I call out to the Lord,
and he answers me from his holy mountain.
I lie down and sleep;
I wake again, because the Lord sustains me.
I will not fear though tens of thousands
assail me on every side.
Arise, Lord!
Deliver me, my God!
Strike all my enemies on the jaw;
break the teeth of the wicked.
From the Lord comes deliverance.
May your blessing be on your people.

Devotional Thought

At the end of the day, review your conversation during the day, and ask yourself some pertinent questions about it.

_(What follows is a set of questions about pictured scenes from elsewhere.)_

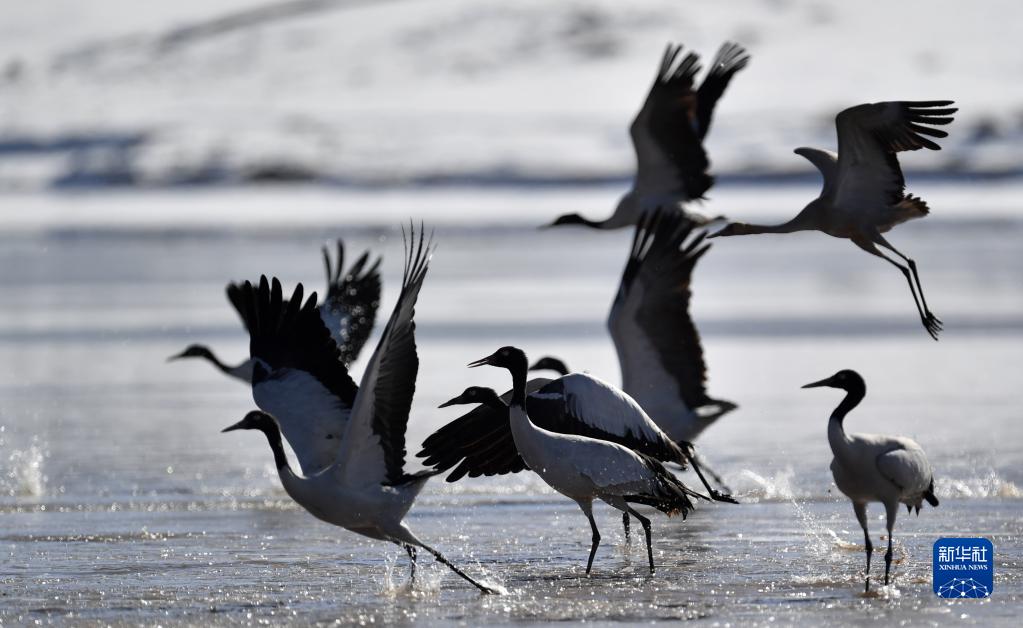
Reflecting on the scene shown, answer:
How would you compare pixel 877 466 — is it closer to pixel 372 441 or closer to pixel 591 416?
pixel 591 416

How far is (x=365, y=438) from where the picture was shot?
7707 mm

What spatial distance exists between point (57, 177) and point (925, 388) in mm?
66420

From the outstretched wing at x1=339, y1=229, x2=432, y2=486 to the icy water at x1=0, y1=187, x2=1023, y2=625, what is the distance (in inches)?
22.7

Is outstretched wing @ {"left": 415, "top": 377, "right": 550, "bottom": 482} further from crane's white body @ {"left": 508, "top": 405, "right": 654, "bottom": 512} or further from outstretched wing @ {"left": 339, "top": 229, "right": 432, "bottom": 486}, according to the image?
outstretched wing @ {"left": 339, "top": 229, "right": 432, "bottom": 486}

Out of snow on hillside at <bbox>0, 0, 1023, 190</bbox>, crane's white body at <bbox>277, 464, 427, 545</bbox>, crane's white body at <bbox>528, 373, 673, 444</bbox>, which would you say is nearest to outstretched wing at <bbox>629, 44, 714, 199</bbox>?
crane's white body at <bbox>528, 373, 673, 444</bbox>

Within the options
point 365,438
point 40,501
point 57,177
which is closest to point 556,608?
point 365,438

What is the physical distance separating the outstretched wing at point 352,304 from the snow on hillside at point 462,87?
54499 mm

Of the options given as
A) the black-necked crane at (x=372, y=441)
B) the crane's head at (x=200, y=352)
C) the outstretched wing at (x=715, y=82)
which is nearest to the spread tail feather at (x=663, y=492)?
the black-necked crane at (x=372, y=441)

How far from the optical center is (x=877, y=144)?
32.2ft

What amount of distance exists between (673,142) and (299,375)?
4.65 meters

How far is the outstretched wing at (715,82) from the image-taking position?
12906 millimetres

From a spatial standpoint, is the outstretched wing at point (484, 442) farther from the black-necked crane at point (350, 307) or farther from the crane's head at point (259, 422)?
the black-necked crane at point (350, 307)

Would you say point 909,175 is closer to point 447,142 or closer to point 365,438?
point 447,142

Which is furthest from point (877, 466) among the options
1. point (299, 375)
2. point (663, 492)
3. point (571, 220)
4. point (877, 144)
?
point (571, 220)
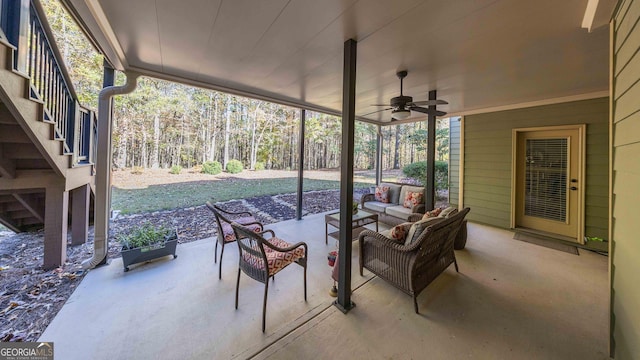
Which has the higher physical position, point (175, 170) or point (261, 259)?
point (175, 170)

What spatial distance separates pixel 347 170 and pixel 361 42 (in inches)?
49.6

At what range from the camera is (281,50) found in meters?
2.22

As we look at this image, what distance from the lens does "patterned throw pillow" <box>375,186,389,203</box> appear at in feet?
15.6

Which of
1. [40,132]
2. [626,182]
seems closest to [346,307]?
[626,182]

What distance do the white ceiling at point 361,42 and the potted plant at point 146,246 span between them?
2.05m

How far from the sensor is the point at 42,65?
7.01 ft

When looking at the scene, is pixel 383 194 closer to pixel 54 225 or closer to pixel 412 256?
pixel 412 256

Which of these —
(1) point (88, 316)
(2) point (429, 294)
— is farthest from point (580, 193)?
(1) point (88, 316)

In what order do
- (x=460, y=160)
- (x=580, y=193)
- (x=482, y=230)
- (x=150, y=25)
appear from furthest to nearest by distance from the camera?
(x=460, y=160)
(x=482, y=230)
(x=580, y=193)
(x=150, y=25)

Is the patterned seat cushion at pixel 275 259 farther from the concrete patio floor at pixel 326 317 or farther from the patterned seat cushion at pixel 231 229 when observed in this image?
the patterned seat cushion at pixel 231 229

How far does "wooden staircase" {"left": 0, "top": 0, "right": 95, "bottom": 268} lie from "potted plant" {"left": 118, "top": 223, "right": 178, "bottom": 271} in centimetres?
79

As a young man, John Wesley calculated that twenty-eight pounds a year (about $65) would care for his own needs. Since prices remained basically the same, he was able to keep at that level of expenditure throughout his lifetime. When Wesley first made that decision, his income was thirty pounds a year. In later years sales from his books would often earn him fourteen hundred pounds a year, but he still lived on twenty-eight pounds and gave the rest away. Wesley, of course, was single much of his life and never had children, so he did not deal with the financial problems engendered by a family; but the idea is a sound one. We can do the same thing. Obviously we have to make adjustments for growing children, savings for college, and inflation, but the principle remains firm. Here is another wineskin. If both the wife and the husband desire to work, discipline yourselves to live on one salary and give the other away. In this way, one couple could potentially support an entire missionary family. Why not? What better investment opportunity could there be than that? Think what would happen to the worldwide missionary enterprise if each Christian couple would determine to give every second salary to missions.
Try still another model. Take a careful look at your income. Are there ways to so simplify your lifestyle that you can live on half of what you make? If so, rather than quit your job so that your earnings drop to half, plan to give away half of your earnings. Here is still another approach. Rather than just giving the money away, invest it for the Kingdom of God. It is usually best to set up a separate checking or savings account. Money put into this account is to be used entirely for Kingdom causes.

— Richard J. Foster

1 Thessalonians 1:1-10

Paul, Silas and Timothy,
To the church of the Thessalonians in God the Father and the Lord Jesus Christ:
Grace and peace to you.

We always thank God for all of you and continually mention you in our prayers. We remember before our God and Father your work produced by faith, your labor prompted by love, and your endurance inspired by hope in our Lord Jesus Christ.
For we know, brothers and sisters loved by God, that he has chosen you, because our gospel came to you not simply with words but also with power, with the Holy Spirit and deep conviction. You know how we lived among you for your sake. You became imitators of us and of the Lord, for you welcomed the message in the midst of severe suffering with the joy given by the Holy Spirit. And so you became a model to all the believers in Macedonia and Achaia. The Lord’s message rang out from you not only in Macedonia and Achaia—your faith in God has become known everywhere. Therefore we do not need to say anything about it, for they themselves report what kind of reception you gave us. They tell how you turned to God from idols to serve the living and true God, and to wait for his Son from heaven, whom he raised from the dead—Jesus, who rescues us from the coming wrath.

Reflection

Take time to pause and reflect on your time with Jesus through the Scriptures and devotional thought.  What thoughts are being drawn out of you?  What emotions are being provoked?  What might God be saying?  Consider using a journal to write as you process, reflect, and pray.

Time for Prayer

God invites us to cast our cares on him because he cares for us.  God is all-together good, already knows what we need, and is eager to give us good things.  So we don’t need to pray out of anxiety or fear, but confident trust.  Spend a few minutes making your requests known to God.

  • For the church
  • For others
  • For myself

Closing Prayer

Hold before my eyes, my Lord, the diminishing number of my fleeting days, that I may receive them as precise gifts and live them in faithfulness and fidelity to you. Amen.